Going back to basics and/or getting grittier seems to be the required move for these kind of reboots of late, as shown by recent Batman, James Bond and to a lesser extent, Mission: Impossible films (mentioned due to its Abrams connection). But all these films share one other characteristic — none opened to nearly what might have been expected for their franchises. Audiences seem to have long memories, and need at least one movie to get their enthusiasm back entirely. The years 1998 to 2005 were not kind to Trek, so I expect that there will be a lot of hesitation here.

Which isn't to say it won't be relatively huge, just not providing the numbers that a lot of people are hoping for. A full Thursday evening of screenings makes things that much more interesting, but I think we're going to see some trepidation to start, with about a $61 million weekend.

The only other wide release for the weekend is Next Day Air, starring Mike Epps and Wood Harris. The pair star as criminals mistakenly delivered a box of cocaine by a clueless courier (Donald Faison). That happens to me all the time!
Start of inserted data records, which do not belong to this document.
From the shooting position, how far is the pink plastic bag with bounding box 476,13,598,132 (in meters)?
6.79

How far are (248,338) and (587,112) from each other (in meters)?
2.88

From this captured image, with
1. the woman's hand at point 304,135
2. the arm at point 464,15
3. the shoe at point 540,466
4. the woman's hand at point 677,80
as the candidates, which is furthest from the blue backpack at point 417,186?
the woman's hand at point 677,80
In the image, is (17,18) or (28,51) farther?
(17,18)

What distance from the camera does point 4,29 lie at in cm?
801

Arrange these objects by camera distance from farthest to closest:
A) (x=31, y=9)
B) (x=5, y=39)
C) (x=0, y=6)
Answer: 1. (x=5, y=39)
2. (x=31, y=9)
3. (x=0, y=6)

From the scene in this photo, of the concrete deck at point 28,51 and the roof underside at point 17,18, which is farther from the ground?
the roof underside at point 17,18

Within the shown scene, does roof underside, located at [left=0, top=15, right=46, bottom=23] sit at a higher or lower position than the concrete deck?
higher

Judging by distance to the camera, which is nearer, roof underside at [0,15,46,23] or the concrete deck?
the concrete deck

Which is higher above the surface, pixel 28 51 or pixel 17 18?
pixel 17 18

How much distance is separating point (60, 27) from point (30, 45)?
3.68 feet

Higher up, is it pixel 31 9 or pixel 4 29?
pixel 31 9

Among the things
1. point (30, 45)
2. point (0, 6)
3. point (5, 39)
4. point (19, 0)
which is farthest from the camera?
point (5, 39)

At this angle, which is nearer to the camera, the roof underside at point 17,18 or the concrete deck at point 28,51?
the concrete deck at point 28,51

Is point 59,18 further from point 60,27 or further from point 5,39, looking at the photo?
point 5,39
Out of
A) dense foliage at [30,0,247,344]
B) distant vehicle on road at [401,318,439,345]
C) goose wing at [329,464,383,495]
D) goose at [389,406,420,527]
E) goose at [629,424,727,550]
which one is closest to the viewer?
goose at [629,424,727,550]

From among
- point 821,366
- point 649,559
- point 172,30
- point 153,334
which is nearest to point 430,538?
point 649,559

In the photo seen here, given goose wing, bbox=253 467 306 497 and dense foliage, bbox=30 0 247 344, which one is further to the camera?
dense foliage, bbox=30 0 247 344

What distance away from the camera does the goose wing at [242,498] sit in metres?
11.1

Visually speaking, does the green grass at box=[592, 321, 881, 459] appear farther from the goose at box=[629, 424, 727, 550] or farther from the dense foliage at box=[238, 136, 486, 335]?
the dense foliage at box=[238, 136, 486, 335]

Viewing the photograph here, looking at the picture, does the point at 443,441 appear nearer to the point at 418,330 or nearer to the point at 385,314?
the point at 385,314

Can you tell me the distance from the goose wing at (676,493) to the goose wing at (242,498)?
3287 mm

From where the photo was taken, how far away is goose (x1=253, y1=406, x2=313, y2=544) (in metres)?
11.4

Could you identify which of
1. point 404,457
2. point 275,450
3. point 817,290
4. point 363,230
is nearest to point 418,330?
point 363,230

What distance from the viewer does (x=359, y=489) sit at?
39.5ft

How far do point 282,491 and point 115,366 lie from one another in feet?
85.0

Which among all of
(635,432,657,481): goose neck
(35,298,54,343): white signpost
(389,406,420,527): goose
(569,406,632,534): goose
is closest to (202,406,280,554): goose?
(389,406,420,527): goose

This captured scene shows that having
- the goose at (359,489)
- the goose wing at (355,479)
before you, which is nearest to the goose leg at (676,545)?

As they try to flip it for quick cash, the dealer who sent it is understandably upset and tries to recover it, thinking that Faison, or his partner, Mos Def, stole it. What unfolds is a complicated twisty plot with bullets, drugs and money flying every which way.

Somewhat similar to Smokin' Aces in that it's a stylized crime-action-comedy, but also in that it doesn't quite seem to know what it is, Next Day Air is unlikely to find a huge audience. With no big stars, jokes that seem to center around people yelling "Dayam!" and kind of a repellent plot, this seems like an afterthought for the weekend. On just 1,100 or so screens, look for around $3 million.

Returning films are led by Wolverine and not much else. The fourth film in the X-Men series and the first to focus on a single character (but: not really), Wolverine is the standard bearer for Fox's new strategy with the X-Men films. In that it's secured a Deadpool movie, it's probably a success. In that we might get a Magneto movie out of it... well, that's something we may come to regret.

Opening to $85 million, it dodged a couple of bullets since its special FX weren't top notch, reviews savaged it, and an Internet leak supposedly was going to cut it off at the knees. It's hard to say any of those ended up mattering, and while it's not going to make nearly what Fox hopes it will in the long run, I think they got the maximum out of it for its first weekend. As far as this weekend ... timber! At the very least, those reviews and word-of-mouth are going to kick in, with most people giving it a solid "meh". Factor in the fanboy element and I think we're going to see a second weekend of just $37 million.

Ghosts of Girlfriends Past offers counter-programming for the second straight week. The Matthew McConaughey/Jennifer Garner film probably underperformed relative to some of both of their recent movies, but as a lower budget rom-com, the $15 million it opened with is at least a solid start. With nothing else like it in theaters right now, there's a good chance for legs, such as they are these days. Look for a little more than $10 million.

Obsessed might pull a little of that away, but suffered a tremendous second weekend drop to $12 million. You might say audiences weren't obsess... ow! Stop hitting me! It's still playing with house money, though, and should end up with a third weekend of $6 million, and about $56 million for a running total.

This might be the last chance for several films in the top 10 – with major blockbusters coming every week, the detritus of spring had better earn or lose its screens ... or earn and lose them anyway. Monsters vs. Aliens still has a shot at the $200 million plateau, but will need a strong hold this weekend to take it there. It's the best of the rest at about $4 million.